Repeated morphine application usually leads to the development of tolerance but under certain circumstances sensitization may arise simultaneously. This phenomenon becomes obvious in behavioral tests as increasing locomotor activity and increasing drug self-administration during a course of chronic morphine application. It was suggested recently that sensitization could contribute to addiction. The molecular mechanisms of sensitization may include the long lasting increase in neuronal responsiveness to morphine which was observed in defined brain areas after repeated morphine injections. In this work, we studied whether morphine-sensitized Wistar rats also display an enhanced neuronal activity in response to other drugs of abuse (so called co-sensitization). The substances to be tested were injected as single doses 4 weeks after completion of a 10-day morphine pretreatment.
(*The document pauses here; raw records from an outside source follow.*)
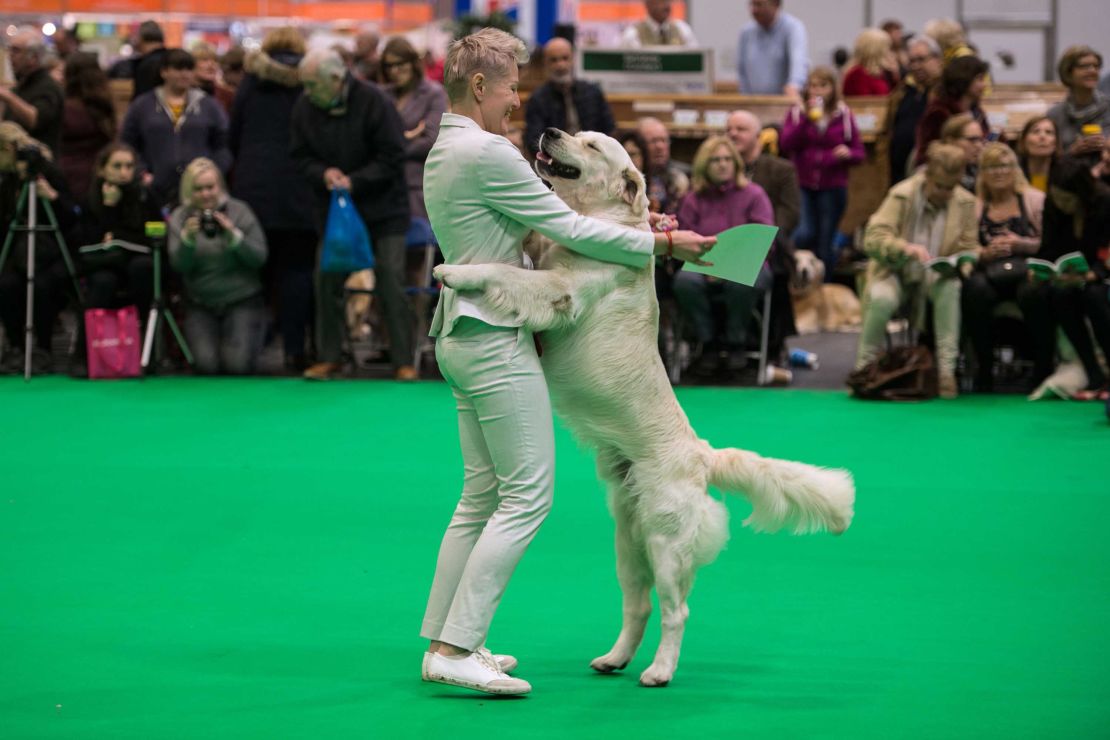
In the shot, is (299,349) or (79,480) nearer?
(79,480)

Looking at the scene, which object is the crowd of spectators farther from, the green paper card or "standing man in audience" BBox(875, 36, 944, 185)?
the green paper card

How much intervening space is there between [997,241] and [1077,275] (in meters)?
0.58

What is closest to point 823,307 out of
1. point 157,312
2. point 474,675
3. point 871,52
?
point 871,52

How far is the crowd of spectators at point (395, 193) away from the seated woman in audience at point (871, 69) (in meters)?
1.59

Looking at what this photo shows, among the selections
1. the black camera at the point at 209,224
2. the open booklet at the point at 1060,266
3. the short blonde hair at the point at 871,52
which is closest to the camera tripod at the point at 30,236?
the black camera at the point at 209,224

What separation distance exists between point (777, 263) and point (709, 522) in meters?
6.18

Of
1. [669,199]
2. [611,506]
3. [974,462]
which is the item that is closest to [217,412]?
[669,199]

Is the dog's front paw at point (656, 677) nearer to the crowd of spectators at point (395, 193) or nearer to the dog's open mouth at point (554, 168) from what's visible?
the dog's open mouth at point (554, 168)

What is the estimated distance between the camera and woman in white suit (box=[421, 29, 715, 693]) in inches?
144

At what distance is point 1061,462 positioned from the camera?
276 inches

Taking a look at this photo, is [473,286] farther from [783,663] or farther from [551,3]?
[551,3]

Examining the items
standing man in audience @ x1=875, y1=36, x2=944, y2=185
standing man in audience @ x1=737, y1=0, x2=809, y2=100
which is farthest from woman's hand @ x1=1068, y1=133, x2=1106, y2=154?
standing man in audience @ x1=737, y1=0, x2=809, y2=100

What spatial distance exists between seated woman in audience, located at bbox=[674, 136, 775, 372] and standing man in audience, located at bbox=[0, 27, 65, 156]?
486 centimetres

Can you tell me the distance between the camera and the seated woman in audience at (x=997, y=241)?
29.8 feet
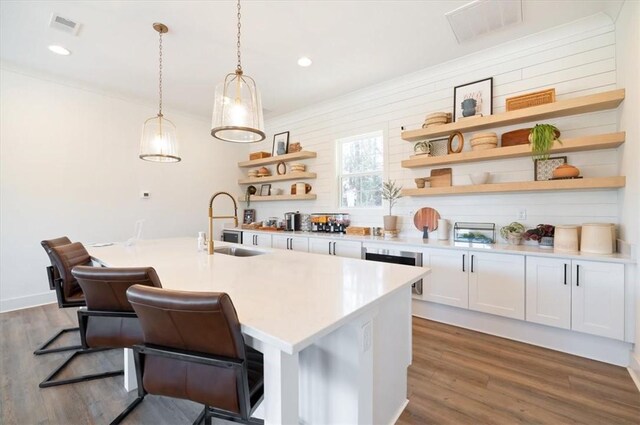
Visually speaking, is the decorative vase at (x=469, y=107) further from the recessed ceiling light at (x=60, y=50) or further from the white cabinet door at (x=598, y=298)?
the recessed ceiling light at (x=60, y=50)

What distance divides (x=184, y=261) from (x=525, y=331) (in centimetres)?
302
MDMA (3, 4-methylenedioxymethamphetamine, 6 mg/kg) as a single test dose yielded a c-fos response in a wide range of brain areas. In the caudate putamen, the expression pattern of c-fos was clearly altered if the rats had received repeated morphine application previously. In this case, the MDMA-induced c-fos expression was markedly confined to the centromedial, mesolimbic aspect of the striatum whereas it had a diffuse appearance in rats not exposed to the opiate earlier. Cocaine application (50 mg/kg) elicited an intense c-fos expression in the medial striatum if the animals were morphine-pretreated; it was virtually absent in drug-naive rats after the same cocaine dose. Ten mg/kg cocaine had a similar but weaker effect. No difference in the c-fos expression pattern between morphine and saline pretreated animals was observed in the case of a THC (Delta(9)-tetrahydrocannabinol, 25 mg/kg) or an LSD (lysergic acid diethylamide, 1 mg/kg) test application. These findings imply that morphine sensitizes the brain towards other addicting drugs. In consequence, morphine sensitization obviously does not solely reflect alterations in mu-opioid receptor signaling. Rather, it seems to reflect further rearrangements within the mesolimbic system.